Nel bel mezzo del Canal Grande il Comandante ferma il suo vaporetto. Vogliono ammirare – lui, i marinai e tutti i passeggeri – un meraviglioso cavallo di legno che viene sollevato dal ponte di una barca da carico lungo la facciata su fino all’ultimo piano di Palazzo Contarini dagli Scrigni – Corfù. E’ il 9 Gennaio 2001 ed è il primo arrivo di Argo a Venezia nella sua nuova casa veneziana.
Ma Argo era con noi già da molti anni.
La nostra storia d’amore con Argo è stata ed è ancora una storia d’amore. Immediato e irresistibile.
Il nostro primo incontro con il cavallo (non aveva ancora un nome) fu per Giovanna e per me durante una pausa-pranzo a Brera. Maurizio, il geniale inventore de “L’Oro dei Farlocchi” aveva appena finito di decapparlo e stava per sistemarlo in vetrina, ma non fece in tempo.
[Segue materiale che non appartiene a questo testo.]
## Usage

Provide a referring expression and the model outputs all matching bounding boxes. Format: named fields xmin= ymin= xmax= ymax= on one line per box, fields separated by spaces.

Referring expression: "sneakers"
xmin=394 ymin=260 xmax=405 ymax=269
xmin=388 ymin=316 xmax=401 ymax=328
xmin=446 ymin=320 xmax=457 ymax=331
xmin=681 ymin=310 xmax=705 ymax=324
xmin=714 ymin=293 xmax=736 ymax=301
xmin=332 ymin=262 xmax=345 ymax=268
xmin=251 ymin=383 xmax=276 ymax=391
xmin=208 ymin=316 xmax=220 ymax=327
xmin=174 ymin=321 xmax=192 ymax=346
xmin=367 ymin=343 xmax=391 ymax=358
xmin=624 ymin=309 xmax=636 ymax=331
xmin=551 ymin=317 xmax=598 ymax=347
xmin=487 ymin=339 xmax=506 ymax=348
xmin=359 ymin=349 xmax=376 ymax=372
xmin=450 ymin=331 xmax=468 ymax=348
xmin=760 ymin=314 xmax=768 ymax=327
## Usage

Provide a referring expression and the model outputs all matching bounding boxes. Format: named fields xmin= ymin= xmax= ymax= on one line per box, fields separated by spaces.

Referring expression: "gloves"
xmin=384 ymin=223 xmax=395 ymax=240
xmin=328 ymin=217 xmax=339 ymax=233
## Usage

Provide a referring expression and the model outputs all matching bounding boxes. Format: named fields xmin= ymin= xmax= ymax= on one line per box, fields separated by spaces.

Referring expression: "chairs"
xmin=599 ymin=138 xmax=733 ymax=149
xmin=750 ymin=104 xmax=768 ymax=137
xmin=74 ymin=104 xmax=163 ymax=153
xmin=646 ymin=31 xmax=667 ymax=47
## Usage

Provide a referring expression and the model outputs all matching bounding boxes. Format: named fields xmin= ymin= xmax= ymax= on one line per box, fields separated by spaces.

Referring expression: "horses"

Vederlo e volerlo per Giovanna e per me fu un attimo.
Era bellissimo. Era vivo. Guardava proprio noi due.
Non ci fu tempo per dubbi, domande, richieste di prezzo.
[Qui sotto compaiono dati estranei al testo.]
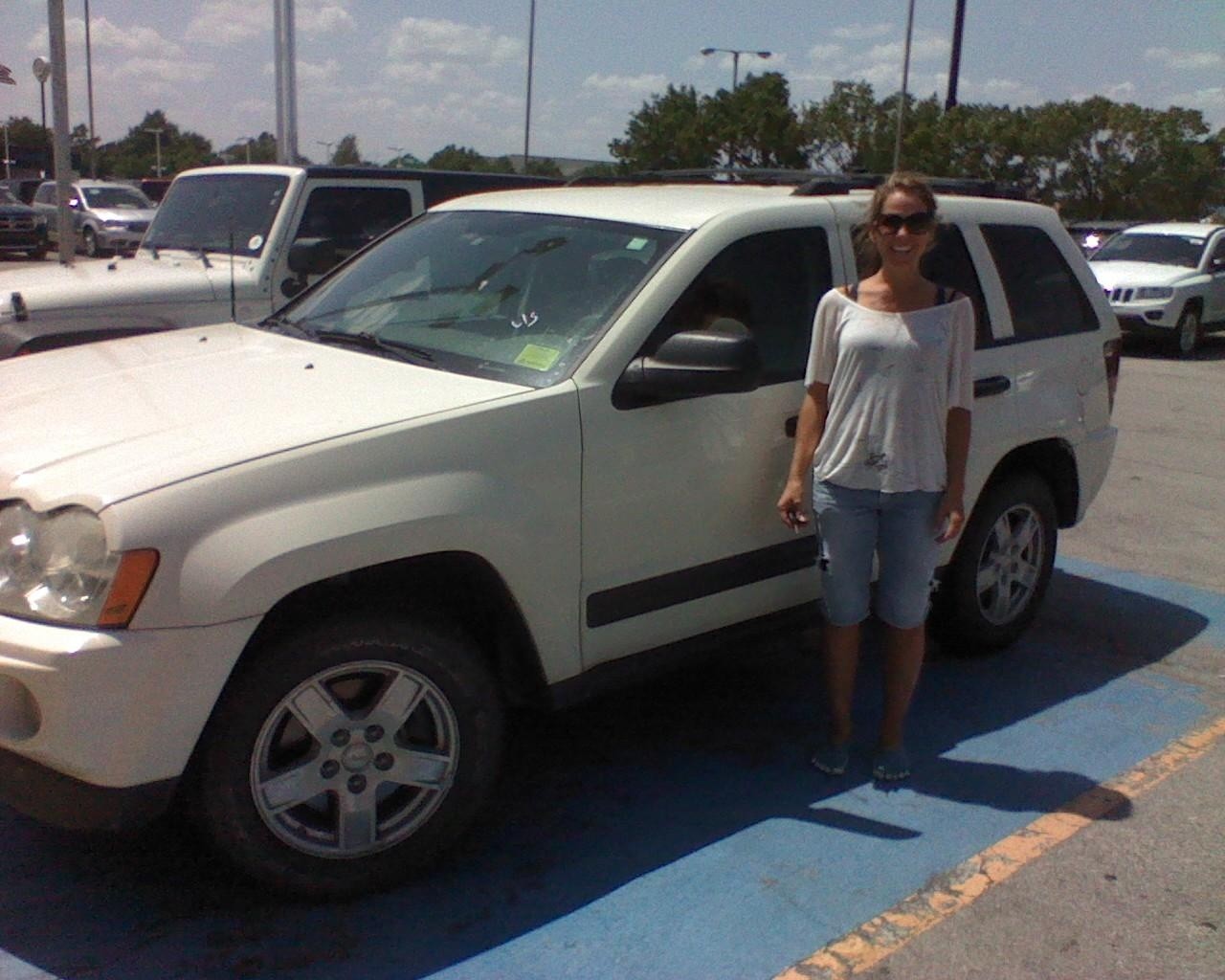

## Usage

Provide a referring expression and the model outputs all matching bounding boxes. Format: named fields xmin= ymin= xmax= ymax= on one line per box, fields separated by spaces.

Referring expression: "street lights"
xmin=144 ymin=127 xmax=167 ymax=177
xmin=702 ymin=47 xmax=774 ymax=183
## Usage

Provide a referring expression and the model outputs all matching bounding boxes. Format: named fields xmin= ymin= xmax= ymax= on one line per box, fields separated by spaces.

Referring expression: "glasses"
xmin=870 ymin=212 xmax=933 ymax=237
Era irresistibile. Io però dovetti resistere perché avevo un appuntamento importante in ufficio e dovetti scappare. Ma Giovanna no : non seppe resistere al colpo di fulmine.
Mi aveva visto così innamorato di quel cavallo dorato che volle farmi una sorpresa d’amore.
Non bastavano i nostri due stipendi di un mese, ma Maurizio – innamorato come noi di quel cavallo e contagiato anche lui dall’amore che vedeva così evidente in noi due per il suo cavallo – fu molto comprensivo.
La sera stessa di quel primo giorno il cavallo entrò trionfante in casa nostra :
E’ la mattina dopo : alle 8 arriva la signora Enrica, nata e sempre vissuta in campagna (il marito, il signor Primo, anche poco fuori la Milano del 1967 si alzava ogni notte alle 3 per mungere le vacche), che da anni aiuta Giovanna per la casa e per la vita, come una sorella e una mamma e una vera amica. Nessuna cultura, ma una intelligenza e una sensibilità straordinarie.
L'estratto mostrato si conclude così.